- [Source information]:

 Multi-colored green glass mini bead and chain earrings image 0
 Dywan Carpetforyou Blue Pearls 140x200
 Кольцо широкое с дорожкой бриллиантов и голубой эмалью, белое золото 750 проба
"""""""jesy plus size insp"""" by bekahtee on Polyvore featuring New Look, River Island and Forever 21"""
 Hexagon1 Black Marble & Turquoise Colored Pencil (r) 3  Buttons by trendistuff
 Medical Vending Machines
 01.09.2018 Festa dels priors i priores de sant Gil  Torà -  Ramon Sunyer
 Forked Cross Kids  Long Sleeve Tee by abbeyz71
--
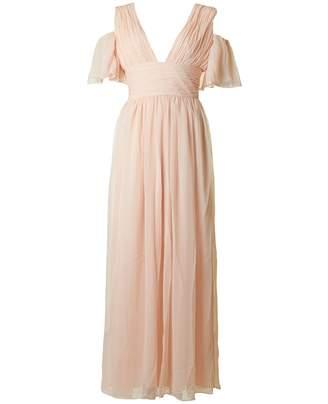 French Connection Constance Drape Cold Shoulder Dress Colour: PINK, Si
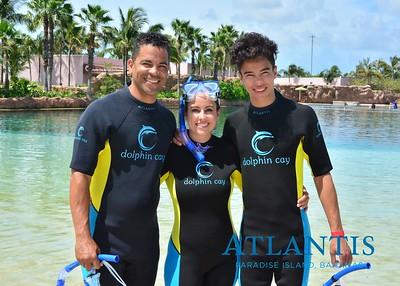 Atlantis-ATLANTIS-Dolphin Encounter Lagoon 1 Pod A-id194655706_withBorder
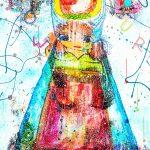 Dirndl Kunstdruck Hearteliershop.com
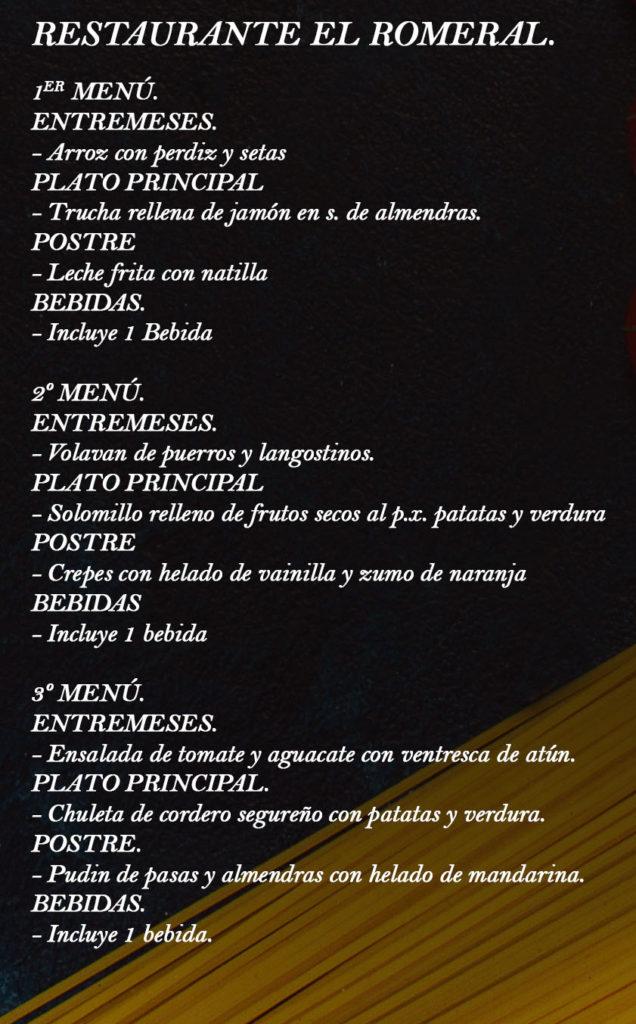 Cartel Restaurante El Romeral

- [What is being asked]: Everything from the line with "by bekahtee on" through the line with "Forked Cross Kids" in the listing above must be retyped exactly, with nothing added.

- [Answer below]:
"""""""jesy plus size insp"""" by bekahtee on Polyvore featuring New Look, River Island and Forever 21"""
 Hexagon1 Black Marble & Turquoise Colored Pencil (r) 3  Buttons by trendistuff
 Medical Vending Machines
 01.09.2018 Festa dels priors i priores de sant Gil  Torà -  Ramon Sunyer
 Forked Cross Kids  Long Sleeve Tee by abbeyz71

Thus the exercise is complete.